日本大百科全書(ニッポニカ) 「俘囚の乱」の意味・わかりやすい解説
俘囚の乱
ふしゅうのらん
古代末期、いったん政府統治下に入った蝦夷(えぞ)の起こした反乱。俘囚とは政府側に降伏した蝦夷のこと。彼らは、集団的に内国に移住させられる場合と、東北地方の現地に特定地域を指定されて、そこに定住させられる場合とがあった。どちらの場合にも、彼らは従来の組織を解かず、俘囚長の直接支配下に置かれたから、政府の地方政治が緩むにつれて、反乱を起こすようになった。

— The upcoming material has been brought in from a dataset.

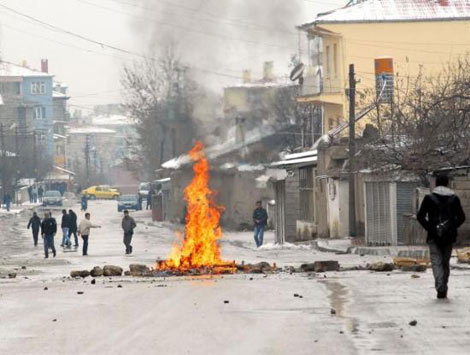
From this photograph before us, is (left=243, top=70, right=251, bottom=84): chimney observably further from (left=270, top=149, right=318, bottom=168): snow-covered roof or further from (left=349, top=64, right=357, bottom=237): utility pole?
(left=349, top=64, right=357, bottom=237): utility pole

その例として、814年(弘仁5)の出雲(いずも)、848年(嘉祥1)の上総(かずさ)、878年(元慶2)の下総(しもうさ)、883年の上総などの俘囚の乱があるが、そのなかでもっとも大規模なものとして、878年出羽(でわ)国秋田城下に起こった元慶(がんぎょう)の乱がある。秋田城や郡衙(ぐんが)を襲い、官舎や民家を焼き払い、秋田河(雄物(おもの)川)以北の地の独立さえ要求した。前九年・後三年の役はその最後の反乱といえる。